Something glinted in the shallows near the door and her eyes darted to it, but it was just water glistening on the back of a duck.
Shekalane laughed. “My friend didn’t buy it then, and I don’t buy it now. Even the sight of the Twin Houses themselves was not enough to convince her. They seemed fake to her, like mere facades.”
Dravidian shook his head. “The House of Torment is real, Shekalane. I have stood in my boat outside its gates and listened to the cries of the Damned.”
“But you have not been inside it,” she said.
“No.”
There was a brief silence. After a time she said, “Did you know there are some who believe the Lucitor to be dead?”
He turned to look at her sharply—disapprovingly, it seemed, although that may only have been her imagination, then slowly looked away.
“Others say he lives on as a great computatrum grown sentient. Do you know what that is? A computatrum?”
“No. Although it would seem to indicate a person, or, since you mention the development of sentience, a thing, that performs computations.”
“That is correct. Still others say that He is human but has learned the secret to immortality, and that it has driven Him mad. They believe He established the Lottery hundreds of years ago to curb over-population, but that it has long since outlived its usefulness toward that end, and only goes on because He has forgotten what it was for, only that it was necessary.”
“I’m afraid you confuse folk tales with serious conjecture, madam.”
“Few folk tales begin as folk tales, Dravidian. Behind these, I suspect, lies a kernel of truth. How else would they grow? These are not imaginative times. And tell me, who but a madman would orchestrate the kind of grim pageantry represented by you ferrymen?”
His oar creaked as he worked it, as did his black leather gloves, which were laced to the elbows. “Who but a madman, indeed.”
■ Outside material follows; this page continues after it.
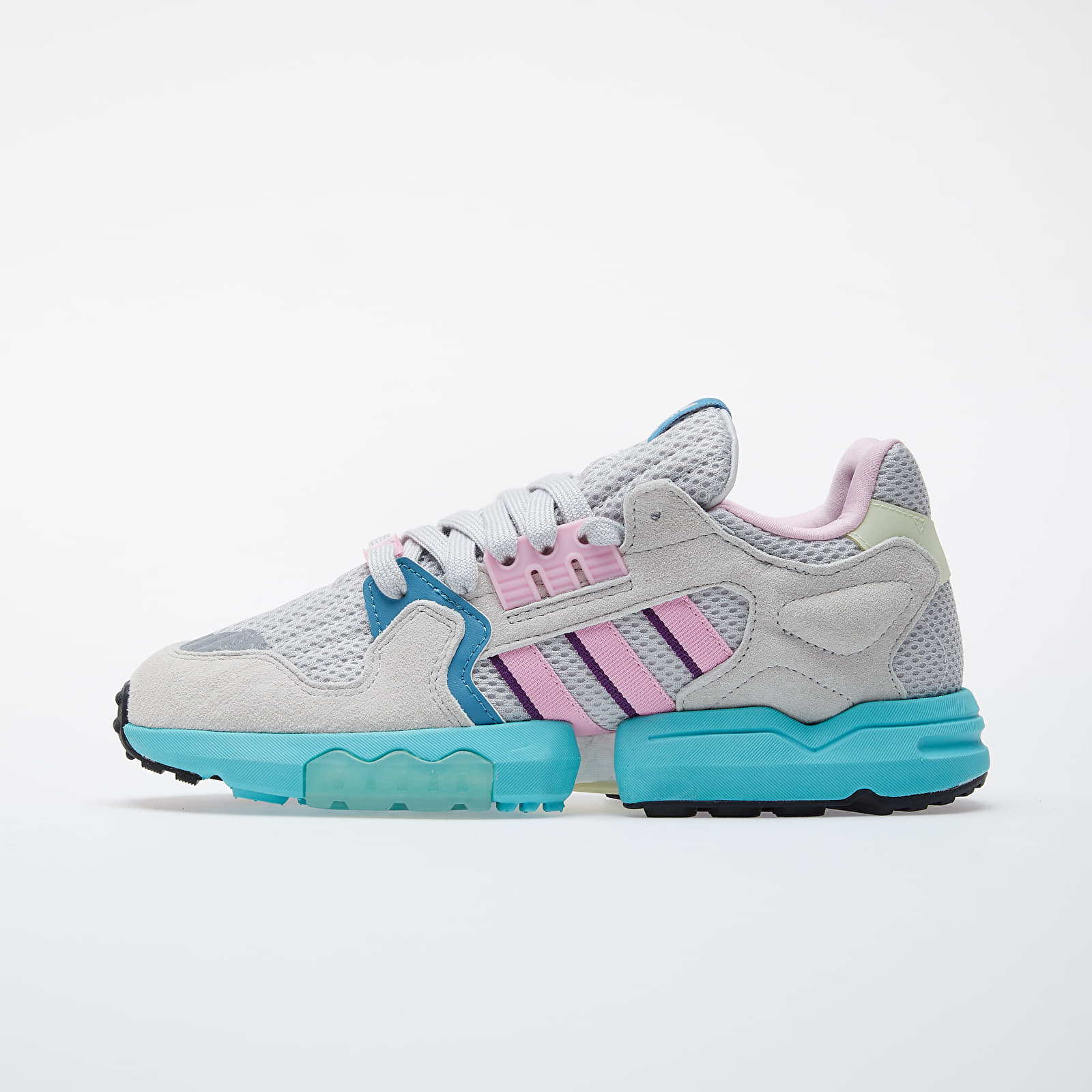 Women's shoes adidas ZX Torsion W Grey One/ Grey Two/ True Pink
She looked at him and felt a sudden blush of conflicting emotions, as well as an unwelcome sense of nostalgia—most of which manifested as imagery: her son turning to look at her one final time before stepping into the smoke, little Lat showing up with not a friend or family in the world, Dravidian himself as a boy, with a shock of brown hair and rosy-red skin, perhaps turning to look at his own mother—before vanishing forever into the void. And something dissolved inside her, just melted away, not her anger and hatred for the Lucitor and His Lottery, but for this individual man, whom she now realized was as much a victim as anyone, even more so because he had been turned into a focal point for everyone’s pain and outrage.
This beautifully-formed, ropey-limbed living-dead man with a headful of Montair, like little Lat all grown up ...
“What are the brides like, Dravidian? Are they happy? Are they sad?”
“They want for nothing, as I’ve said.” He turned his head briefly to study her before refocusing on the river ahead. “I, too, saw being chosen as a curse in the beginning. But it is—you’re aware of how Montair put it. A black hole which becomes a white fountain. You will emerge as something new.”
“Once ... it is done ... I wonder ... will we ever see each other again?”
He shook his head. “Not like this, Shekalane.”
And then everything turned white, and the world was split in two.